The exercise:
Below you will find a set of lines. Repeat them all exactly.

--- START Listed records ---

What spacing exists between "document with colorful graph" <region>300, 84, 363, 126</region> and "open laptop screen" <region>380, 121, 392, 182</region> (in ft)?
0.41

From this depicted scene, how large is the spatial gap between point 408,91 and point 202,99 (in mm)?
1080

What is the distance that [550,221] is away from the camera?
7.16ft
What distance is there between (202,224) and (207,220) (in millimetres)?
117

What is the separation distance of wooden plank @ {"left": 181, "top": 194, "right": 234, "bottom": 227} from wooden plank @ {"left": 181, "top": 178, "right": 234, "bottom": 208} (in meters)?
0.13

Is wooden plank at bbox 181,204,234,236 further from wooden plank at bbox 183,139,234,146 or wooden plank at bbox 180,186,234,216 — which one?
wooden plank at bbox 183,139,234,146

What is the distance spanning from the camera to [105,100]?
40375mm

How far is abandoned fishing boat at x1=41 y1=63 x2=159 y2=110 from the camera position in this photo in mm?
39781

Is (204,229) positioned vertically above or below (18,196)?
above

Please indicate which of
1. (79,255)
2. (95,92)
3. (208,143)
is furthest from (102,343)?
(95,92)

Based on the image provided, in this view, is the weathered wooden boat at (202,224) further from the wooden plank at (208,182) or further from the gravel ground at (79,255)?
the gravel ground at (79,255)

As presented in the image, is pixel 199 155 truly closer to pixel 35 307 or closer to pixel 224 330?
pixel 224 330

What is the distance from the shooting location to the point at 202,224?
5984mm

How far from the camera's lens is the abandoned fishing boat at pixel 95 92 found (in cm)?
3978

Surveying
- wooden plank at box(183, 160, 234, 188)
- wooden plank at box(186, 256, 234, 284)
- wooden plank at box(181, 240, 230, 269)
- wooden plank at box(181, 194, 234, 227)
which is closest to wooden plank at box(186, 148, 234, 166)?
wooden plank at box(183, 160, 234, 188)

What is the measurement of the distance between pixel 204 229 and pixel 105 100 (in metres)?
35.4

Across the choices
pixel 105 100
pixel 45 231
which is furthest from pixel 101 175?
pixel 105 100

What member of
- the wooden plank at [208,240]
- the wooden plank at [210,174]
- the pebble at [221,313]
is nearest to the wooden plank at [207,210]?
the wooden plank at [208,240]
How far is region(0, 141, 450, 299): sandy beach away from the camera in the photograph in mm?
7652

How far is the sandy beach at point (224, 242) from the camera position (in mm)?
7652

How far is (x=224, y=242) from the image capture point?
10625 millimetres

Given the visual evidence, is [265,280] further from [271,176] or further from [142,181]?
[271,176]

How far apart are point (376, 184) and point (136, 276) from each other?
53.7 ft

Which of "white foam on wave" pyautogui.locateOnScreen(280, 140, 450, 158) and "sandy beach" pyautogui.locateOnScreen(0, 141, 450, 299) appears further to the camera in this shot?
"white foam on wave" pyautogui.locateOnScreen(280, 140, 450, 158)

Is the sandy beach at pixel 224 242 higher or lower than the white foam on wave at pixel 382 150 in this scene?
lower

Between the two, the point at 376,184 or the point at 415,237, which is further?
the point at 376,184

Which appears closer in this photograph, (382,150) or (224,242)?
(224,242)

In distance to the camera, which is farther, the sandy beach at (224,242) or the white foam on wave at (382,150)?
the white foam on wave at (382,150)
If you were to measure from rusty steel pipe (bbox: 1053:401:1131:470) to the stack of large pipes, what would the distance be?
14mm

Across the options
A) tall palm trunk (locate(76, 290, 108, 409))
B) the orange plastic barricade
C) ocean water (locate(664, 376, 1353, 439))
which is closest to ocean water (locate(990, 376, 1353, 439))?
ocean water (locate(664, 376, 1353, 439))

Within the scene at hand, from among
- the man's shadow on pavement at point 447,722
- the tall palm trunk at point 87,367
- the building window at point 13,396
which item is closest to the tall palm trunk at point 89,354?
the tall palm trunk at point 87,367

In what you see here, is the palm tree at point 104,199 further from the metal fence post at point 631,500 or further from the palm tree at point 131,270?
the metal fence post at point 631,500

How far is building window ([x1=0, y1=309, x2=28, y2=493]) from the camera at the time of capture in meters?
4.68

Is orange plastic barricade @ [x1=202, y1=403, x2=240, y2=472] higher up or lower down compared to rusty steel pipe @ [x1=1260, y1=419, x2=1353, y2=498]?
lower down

--- END Listed records ---

Solution:
What spacing exists between "document with colorful graph" <region>300, 84, 363, 126</region> and "open laptop screen" <region>380, 121, 392, 182</region> (in ft)?
0.41

From this depicted scene, how large is the spatial gap between point 408,91 and point 202,99 (in mm)?
1080

What is the distance that [550,221] is away from the camera?
7.16ft
What distance is there between (202,224) and (207,220) (in millimetres)?
117

What is the separation distance of wooden plank @ {"left": 181, "top": 194, "right": 234, "bottom": 227} from wooden plank @ {"left": 181, "top": 178, "right": 234, "bottom": 208} (in meters)?
0.13

Is wooden plank at bbox 181,204,234,236 further from wooden plank at bbox 183,139,234,146 or wooden plank at bbox 180,186,234,216 — which one?
wooden plank at bbox 183,139,234,146

What is the distance spanning from the camera to [105,100]?
40375mm

How far is abandoned fishing boat at x1=41 y1=63 x2=159 y2=110 from the camera position in this photo in mm?
39781

Is (204,229) positioned vertically above or below (18,196)?
above

Please indicate which of
1. (79,255)
2. (95,92)
3. (208,143)
is furthest from (102,343)?
(95,92)

Based on the image provided, in this view, is the weathered wooden boat at (202,224) further from the wooden plank at (208,182) or further from the gravel ground at (79,255)?
the gravel ground at (79,255)

As presented in the image, is pixel 199 155 truly closer to pixel 35 307 or closer to pixel 224 330?
pixel 224 330

What is the distance from the shooting location to the point at 202,224?
5984mm

How far from the camera's lens is the abandoned fishing boat at pixel 95 92 found (in cm)?
3978

Surveying
- wooden plank at box(183, 160, 234, 188)
- wooden plank at box(186, 256, 234, 284)
- wooden plank at box(181, 240, 230, 269)
- wooden plank at box(181, 194, 234, 227)
which is closest to wooden plank at box(186, 148, 234, 166)?
wooden plank at box(183, 160, 234, 188)

What is the measurement of the distance between pixel 204 229 and pixel 105 100 (in metres)?
35.4

Across the choices
pixel 105 100
pixel 45 231
which is furthest from pixel 101 175?
pixel 105 100

What member of
- the wooden plank at [208,240]
- the wooden plank at [210,174]
- the pebble at [221,313]
is nearest to the wooden plank at [207,210]?
the wooden plank at [208,240]
How far is region(0, 141, 450, 299): sandy beach away from the camera in the photograph in mm?
7652

How far is the sandy beach at point (224, 242) from the camera position (in mm)?
7652

How far is (x=224, y=242) from the image capture point?
10625 millimetres

Given the visual evidence, is [265,280] further from [271,176] or further from [142,181]?
[271,176]

How far apart are point (376, 184) and point (136, 276) from each other?
53.7 ft

Which of "white foam on wave" pyautogui.locateOnScreen(280, 140, 450, 158) and "sandy beach" pyautogui.locateOnScreen(0, 141, 450, 299) appears further to the camera in this shot?
"white foam on wave" pyautogui.locateOnScreen(280, 140, 450, 158)

Is the sandy beach at pixel 224 242 higher or lower than the white foam on wave at pixel 382 150 in this scene?
lower

Between the two, the point at 376,184 or the point at 415,237, which is further?
the point at 376,184

Which appears closer in this photograph, (382,150) or (224,242)?
(224,242)

In distance to the camera, which is farther, the sandy beach at (224,242) or the white foam on wave at (382,150)?
the white foam on wave at (382,150)
If you were to measure from rusty steel pipe (bbox: 1053:401:1131:470) to the stack of large pipes, what would the distance be?
14mm

Across the options
A) tall palm trunk (locate(76, 290, 108, 409))
B) the orange plastic barricade
C) ocean water (locate(664, 376, 1353, 439))
which is closest to ocean water (locate(990, 376, 1353, 439))?
ocean water (locate(664, 376, 1353, 439))

Within the scene at hand, from among
- the man's shadow on pavement at point 447,722
- the tall palm trunk at point 87,367
- the building window at point 13,396
which item is closest to the tall palm trunk at point 89,354?
the tall palm trunk at point 87,367

In what you see here, is the palm tree at point 104,199 further from the metal fence post at point 631,500 or further from the palm tree at point 131,270?
the metal fence post at point 631,500

How far is building window ([x1=0, y1=309, x2=28, y2=493]) from the camera at the time of capture in meters?
4.68

Is orange plastic barricade @ [x1=202, y1=403, x2=240, y2=472] higher up or lower down compared to rusty steel pipe @ [x1=1260, y1=419, x2=1353, y2=498]?
lower down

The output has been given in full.